Infelizmente, foi preciso haver a violência nos complexos da Maré e do Alemão, no grande entorno que envolve Bonsucesso, Olaria, Penha, Ramos, Higienópolis, Cordovil e adjacências, para que a visão que se tinha sobre as favelas fosse mudada.
Antes vista como "arquitetura pós-moderna", a favela de fantasia era glorificada como paisagem de consumo para etnógrafos paternalistas, que mal dissimulavam seu elitismo com uma postura benevolente em relação ao povo pobre. Benevolente, mas nem tanto.
Isso porque antes as elites aceitavam o povo pobre e todos os seus símbolos, sem que no entanto houvesse qualquer iniciativa de intervir para superação de sua pobreza. Qualquer interferência era vista como "higienização" a serviço de "preconceituosos".

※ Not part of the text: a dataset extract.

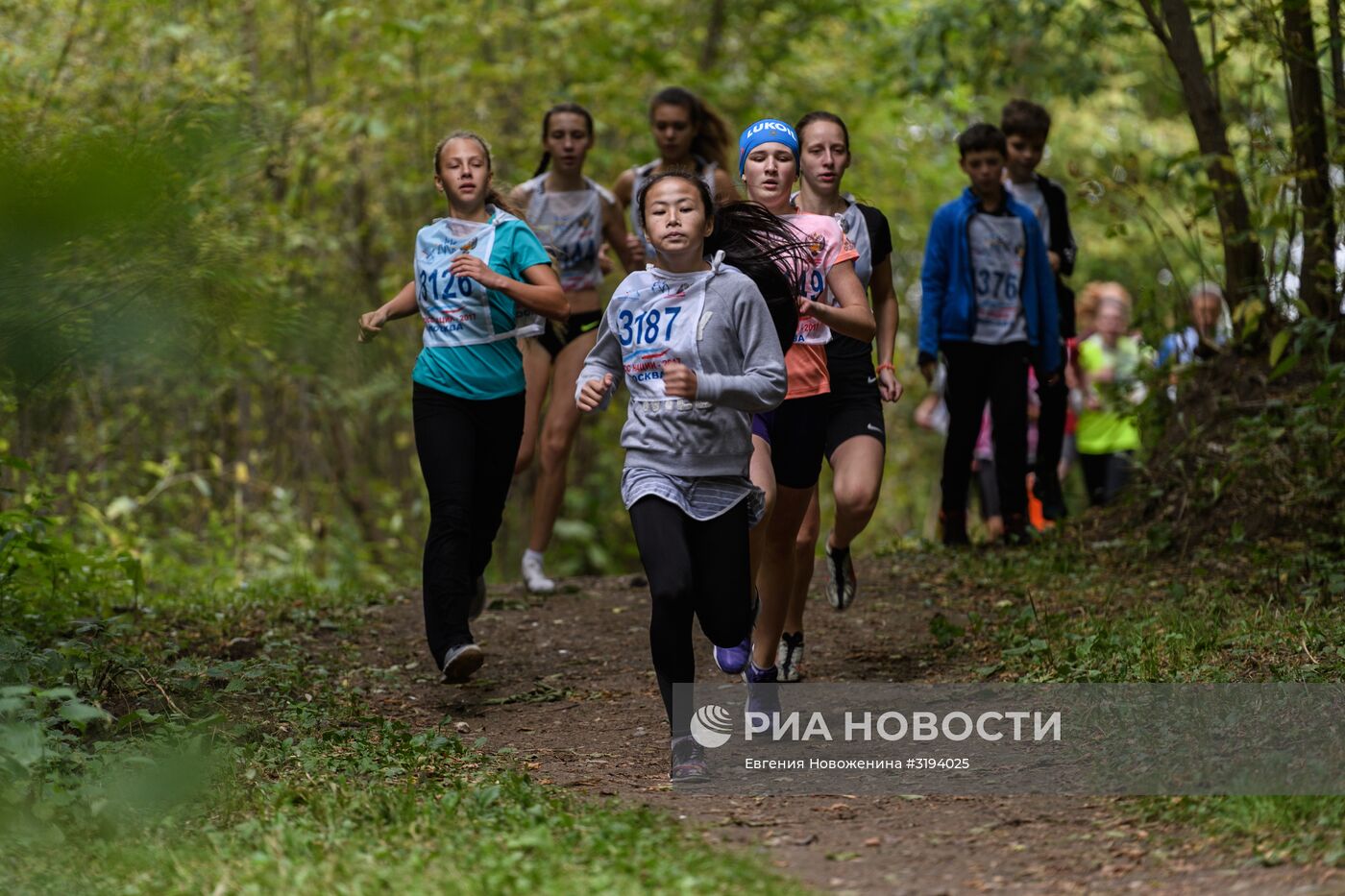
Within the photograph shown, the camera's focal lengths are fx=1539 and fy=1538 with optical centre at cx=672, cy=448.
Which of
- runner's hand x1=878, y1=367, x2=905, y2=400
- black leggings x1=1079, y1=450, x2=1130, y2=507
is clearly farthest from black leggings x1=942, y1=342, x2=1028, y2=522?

Até mesmo culturalmente a pobreza só poderia ser superada no âmbito econômico. O resto que se permanecesse "puro", mesmo as baixarias do "funk", ou mesmo a avidez com que os ex-pobres partiam para comprar bens de consumo caríssimos e contrastar a pobreza simbólica com os valores da burguesia.
Os intelectuais "bacanas" não conseguiam explicar essas contradições e sua gororoba discursiva que, na aparência, misturava arremedos de "manifestos libertários" com "narrativas objetivas", se dissolveu como um castelo de areia tragado pela água. Nem a visibilidade plena de seus ideólogos conseguiu salvar, hoje eles têm que engolir em silêncio a decadência de suas visões.
Pois mesmo a conservadora grande mídia, que aposta na glamourização da pobreza, já começa a ceder e Fausto Silva, o mecenas da bregalização cultural brasileira, teve que sentir a mudança dos tempos e fazer um comentário contra a "favela de fantasia" que, até pouco tempo atrás, aparecia no Fantástico e ia direto para a mídia esquerdista sem uma forte oposição da opinião pública.
Eis o comentário de Faustão, referente ao cenário de destaque da novela I Love Paraisópolis, no ar na Rede Globo de Televisão e transmitida no horário das 19 horas:
"Para quem não sabe, Paraisópolis é uma favela famosa aqui de São Paulo. A verdade é o seguinte: no Brasil fica essa palhaçada, ao invés de melhorar, transformar as favelas em bairro e dar luz, água, segurança, educação, tem essa mania de chamar as favelas de comunidades. Isso é uma besteira. Pensam: 'vamos mudar o nome'. Não, né! Muda a realidade de quem está lá e não botando nome diferente".
O comentário pode ser rápido e sem muita profundidade, talvez até simplório, mas sinaliza uma mudança de posição. Não fossem os incidentes de violência nas chamadas "favelas pacificadas", com policiais sendo mortos e cidadãos inocentes também, muitos deles atingidos por balas perdidas, é possível que o mito da "arquitetura pós-moderna" resistisse por mais tempo.
Infelizmente é preciso que aconteçam impasses nesse sentido, para que possamos ver as coisas fora das fantasias e preconceitos de certas elites. Sobretudo os preconceitos dos intelectuais "sem preconceito" que viam a miséria e a pobreza como coisa festiva e não tinham medo de botar tudo isso não só na Globo e na Folha, mas até na revista Fórum, na Caros Amigos e na Carta Capital.
Agora é esperar que a opinião pública possa pensar na substituição de favelas por bairros populares dignos e melhor estruturados e trabalhar no reflorestamento dos morros e outras áreas suburbanas, além da despoluição de rios e valões.
A ideia será recuperar a qualidade de vida do povo e também o meio ambiente, ainda mais quando o Rio de Janeiro já ultrapassou São Paulo no título de capital mais poluída do país. Outro alerta para que muitos cariocas, que parecem se comportar como "bovinos", aceitando tudo "vindo de cima", deveriam agir para superar, em vez de ficarem esperando por uma solução.